PopHorror: Were you a horror fan before?
Addison Heimann: Yes and no. It’s funny. My art tastes changed after my mental breakdown. Yes, I watched a lot of horror, but I was also more of like a sci-fi geek, and I also watched a lot of comedy. Now I watch like Chernobyl for comfort. It’s completely shifted. So, I would say that this… I wrote this movie, and then people were just like, “It’s not horror enough.” And I was like, “Just wait. I’m getting there.” And then in the pandemic I watched like 400 movies in 2020. Something ridiculous like that.
PopHorror: Wow!
Addison Heimann: So, I became very well versed. I watched like every queer genre movie that existed. I made it a point to seek them out and find them. Now it’s like all I watch. It’s kind of the only thing that I watch because it brings me comfort. I don’t know if that’s really fucked up, but yeah. Maybe I was because I grew up on the X-Files. The X-Files were the thing… My dad and I could only communicate via art and entertainment because we’re so different, so maybe it was instilled as a child and then it took a mental breakdown for me to get out my inner horror nerd. Now it’s my favorite.
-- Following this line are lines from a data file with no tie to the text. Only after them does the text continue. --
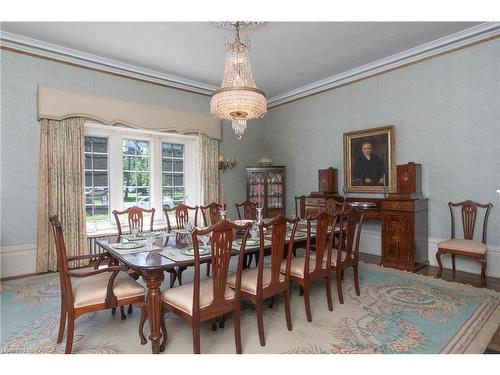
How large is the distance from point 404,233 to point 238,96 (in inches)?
116

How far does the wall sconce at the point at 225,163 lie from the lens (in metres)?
5.76

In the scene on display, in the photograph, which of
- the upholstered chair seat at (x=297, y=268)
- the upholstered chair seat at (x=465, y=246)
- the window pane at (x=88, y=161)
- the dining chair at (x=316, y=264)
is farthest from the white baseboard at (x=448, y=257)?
the window pane at (x=88, y=161)

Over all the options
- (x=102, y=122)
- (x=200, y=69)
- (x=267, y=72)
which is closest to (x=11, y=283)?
(x=102, y=122)

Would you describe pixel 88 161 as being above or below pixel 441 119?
below

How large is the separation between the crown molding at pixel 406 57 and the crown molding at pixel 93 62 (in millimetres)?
1964

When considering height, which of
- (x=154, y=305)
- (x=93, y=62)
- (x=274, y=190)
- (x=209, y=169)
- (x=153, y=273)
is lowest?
(x=154, y=305)

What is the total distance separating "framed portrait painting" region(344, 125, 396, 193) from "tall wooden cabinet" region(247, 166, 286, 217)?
1383 millimetres

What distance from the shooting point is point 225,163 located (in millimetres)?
5902

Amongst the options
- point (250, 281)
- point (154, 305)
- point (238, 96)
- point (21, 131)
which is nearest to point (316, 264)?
point (250, 281)

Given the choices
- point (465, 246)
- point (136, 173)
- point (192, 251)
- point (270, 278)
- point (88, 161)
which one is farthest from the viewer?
point (136, 173)

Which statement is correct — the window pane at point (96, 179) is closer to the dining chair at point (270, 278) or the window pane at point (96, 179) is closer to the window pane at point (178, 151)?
the window pane at point (178, 151)

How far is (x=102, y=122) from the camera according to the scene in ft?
14.4

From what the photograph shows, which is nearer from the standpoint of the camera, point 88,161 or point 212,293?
point 212,293

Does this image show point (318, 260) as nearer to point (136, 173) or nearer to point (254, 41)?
point (254, 41)
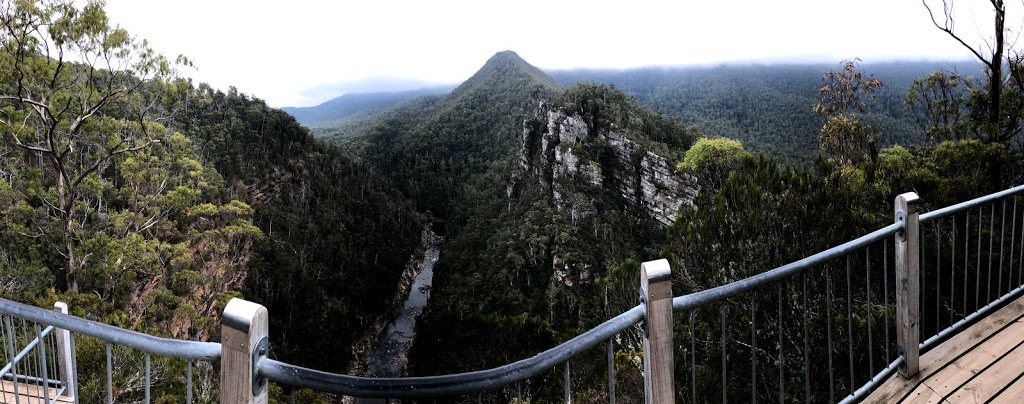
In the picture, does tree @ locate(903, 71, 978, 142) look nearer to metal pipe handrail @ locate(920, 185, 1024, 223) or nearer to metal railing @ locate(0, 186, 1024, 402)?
metal railing @ locate(0, 186, 1024, 402)

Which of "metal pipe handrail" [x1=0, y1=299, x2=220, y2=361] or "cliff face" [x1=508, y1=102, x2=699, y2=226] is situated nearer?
"metal pipe handrail" [x1=0, y1=299, x2=220, y2=361]

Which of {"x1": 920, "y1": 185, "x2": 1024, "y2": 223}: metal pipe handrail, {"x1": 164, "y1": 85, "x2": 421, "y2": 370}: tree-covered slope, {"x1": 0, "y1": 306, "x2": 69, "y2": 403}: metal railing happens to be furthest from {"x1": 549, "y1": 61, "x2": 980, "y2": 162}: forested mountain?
{"x1": 164, "y1": 85, "x2": 421, "y2": 370}: tree-covered slope

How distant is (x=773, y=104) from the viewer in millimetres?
55531

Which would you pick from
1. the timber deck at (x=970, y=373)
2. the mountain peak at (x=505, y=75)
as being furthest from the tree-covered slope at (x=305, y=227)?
the mountain peak at (x=505, y=75)

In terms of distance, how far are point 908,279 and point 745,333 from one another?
322 centimetres

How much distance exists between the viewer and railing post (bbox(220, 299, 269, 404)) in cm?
115

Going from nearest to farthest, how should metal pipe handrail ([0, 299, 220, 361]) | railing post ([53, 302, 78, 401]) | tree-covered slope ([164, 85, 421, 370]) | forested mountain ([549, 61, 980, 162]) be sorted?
metal pipe handrail ([0, 299, 220, 361]) → railing post ([53, 302, 78, 401]) → forested mountain ([549, 61, 980, 162]) → tree-covered slope ([164, 85, 421, 370])

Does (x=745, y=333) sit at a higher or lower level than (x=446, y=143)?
higher

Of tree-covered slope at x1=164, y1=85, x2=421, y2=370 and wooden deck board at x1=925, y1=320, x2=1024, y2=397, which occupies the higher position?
wooden deck board at x1=925, y1=320, x2=1024, y2=397

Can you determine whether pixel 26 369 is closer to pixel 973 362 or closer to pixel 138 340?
pixel 138 340

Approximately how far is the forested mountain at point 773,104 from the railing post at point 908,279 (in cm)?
1554

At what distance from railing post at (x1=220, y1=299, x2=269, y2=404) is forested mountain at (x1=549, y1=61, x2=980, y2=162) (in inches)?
711

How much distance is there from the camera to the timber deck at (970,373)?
2299mm

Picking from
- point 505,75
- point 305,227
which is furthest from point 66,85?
point 505,75
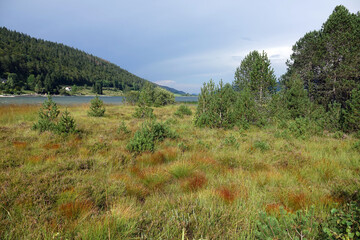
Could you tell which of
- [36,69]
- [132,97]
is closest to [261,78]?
[132,97]

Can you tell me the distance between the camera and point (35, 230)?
5.48 ft

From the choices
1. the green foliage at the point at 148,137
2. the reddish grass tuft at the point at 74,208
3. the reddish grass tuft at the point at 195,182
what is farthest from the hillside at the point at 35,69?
the reddish grass tuft at the point at 74,208

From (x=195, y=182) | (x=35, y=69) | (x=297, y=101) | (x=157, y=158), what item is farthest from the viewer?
(x=35, y=69)

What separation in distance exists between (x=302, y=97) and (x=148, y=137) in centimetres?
1362

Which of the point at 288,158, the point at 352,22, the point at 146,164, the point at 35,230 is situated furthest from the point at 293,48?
the point at 35,230

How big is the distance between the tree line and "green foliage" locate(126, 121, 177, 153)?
13.6 ft

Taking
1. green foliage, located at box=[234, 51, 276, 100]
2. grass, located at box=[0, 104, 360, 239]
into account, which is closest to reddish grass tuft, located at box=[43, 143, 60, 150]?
grass, located at box=[0, 104, 360, 239]

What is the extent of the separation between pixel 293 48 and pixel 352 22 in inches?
751

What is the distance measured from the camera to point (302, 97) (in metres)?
13.2

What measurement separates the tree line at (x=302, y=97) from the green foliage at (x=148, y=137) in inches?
163

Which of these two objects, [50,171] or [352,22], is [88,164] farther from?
[352,22]

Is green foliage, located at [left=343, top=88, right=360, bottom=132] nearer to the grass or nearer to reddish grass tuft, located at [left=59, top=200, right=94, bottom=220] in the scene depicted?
the grass

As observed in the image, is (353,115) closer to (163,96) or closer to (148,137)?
(148,137)

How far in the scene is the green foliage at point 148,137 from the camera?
5.55m
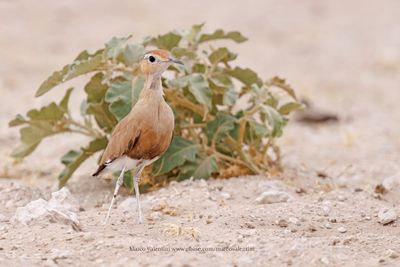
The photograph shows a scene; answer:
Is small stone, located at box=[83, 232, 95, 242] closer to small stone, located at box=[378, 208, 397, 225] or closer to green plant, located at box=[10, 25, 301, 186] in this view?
green plant, located at box=[10, 25, 301, 186]

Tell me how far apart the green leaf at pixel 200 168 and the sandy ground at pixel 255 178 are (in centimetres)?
11

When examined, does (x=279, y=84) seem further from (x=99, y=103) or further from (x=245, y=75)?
(x=99, y=103)

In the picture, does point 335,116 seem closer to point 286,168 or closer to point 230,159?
point 286,168

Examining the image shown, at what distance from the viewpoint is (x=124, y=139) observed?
17.0ft

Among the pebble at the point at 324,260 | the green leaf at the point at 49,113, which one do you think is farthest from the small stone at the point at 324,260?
the green leaf at the point at 49,113

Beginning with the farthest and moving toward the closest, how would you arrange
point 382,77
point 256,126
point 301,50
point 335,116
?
point 301,50 → point 382,77 → point 335,116 → point 256,126

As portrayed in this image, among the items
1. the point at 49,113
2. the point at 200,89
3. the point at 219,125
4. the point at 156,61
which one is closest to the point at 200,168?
the point at 219,125

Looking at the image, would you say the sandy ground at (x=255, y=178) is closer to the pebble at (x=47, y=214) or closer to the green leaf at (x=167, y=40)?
the pebble at (x=47, y=214)

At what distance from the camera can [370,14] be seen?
14.8 meters

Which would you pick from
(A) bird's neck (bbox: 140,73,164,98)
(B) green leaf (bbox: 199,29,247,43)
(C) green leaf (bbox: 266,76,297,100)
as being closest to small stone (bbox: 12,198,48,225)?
(A) bird's neck (bbox: 140,73,164,98)

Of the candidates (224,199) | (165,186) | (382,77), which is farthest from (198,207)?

PopHorror: What is up next for you?
Addison Heimann: I cannot say because there’s nothing official yet. But I will say this. Hypochondriac is the story of how I asked for help, and then the next story is going to be how, once you get that help and if you’re able to go through trauma and come out the other end, and are able to lead with empathy, then you have a superpower. I’m basically exploring that idea. My sister is schizophrenic, so we have a lot of mental health in my family. I’m not done mining my trauma.
Also, I think as an artist, I want to tell queer stories that explore mental health within the genre sphere, so that’s basically what I’m going to probably be doing for the rest of my career. If I get to have a career. If not, this movie dies with me, and I’m going to bury myself in this brick wall behind me, and that will be fine. But that’s the kind of stuff I’m interested in exploring, and I hope I get to do that for years to come.
PopHorror: I hope so, too. I am super excited for whatever you have coming up, because this one just blew me away. This movie has stuck with me and made me think. I’m 100% sure there’s going to be something.
Addison Heimann: Oh wow! That’s so kind of you. Thank you so much for taking the time to talk to me. I really appreciate it. And the kind words. It’s really, really nice.
PopHorror: Of course. Thank you so much. I have just one last question for you. What is your favorite scary movie?
Addison Heimann: The Blair Witch Project and Scream. The Blair Witch Project and Scream are my two favorite scary movies, and they will forever be.
Thank you so much, Addison, for taking time at the festival to speak with us. You can catch Hypochondriac in limited theaters on July 29, 2022 and on digital August 4, 2022.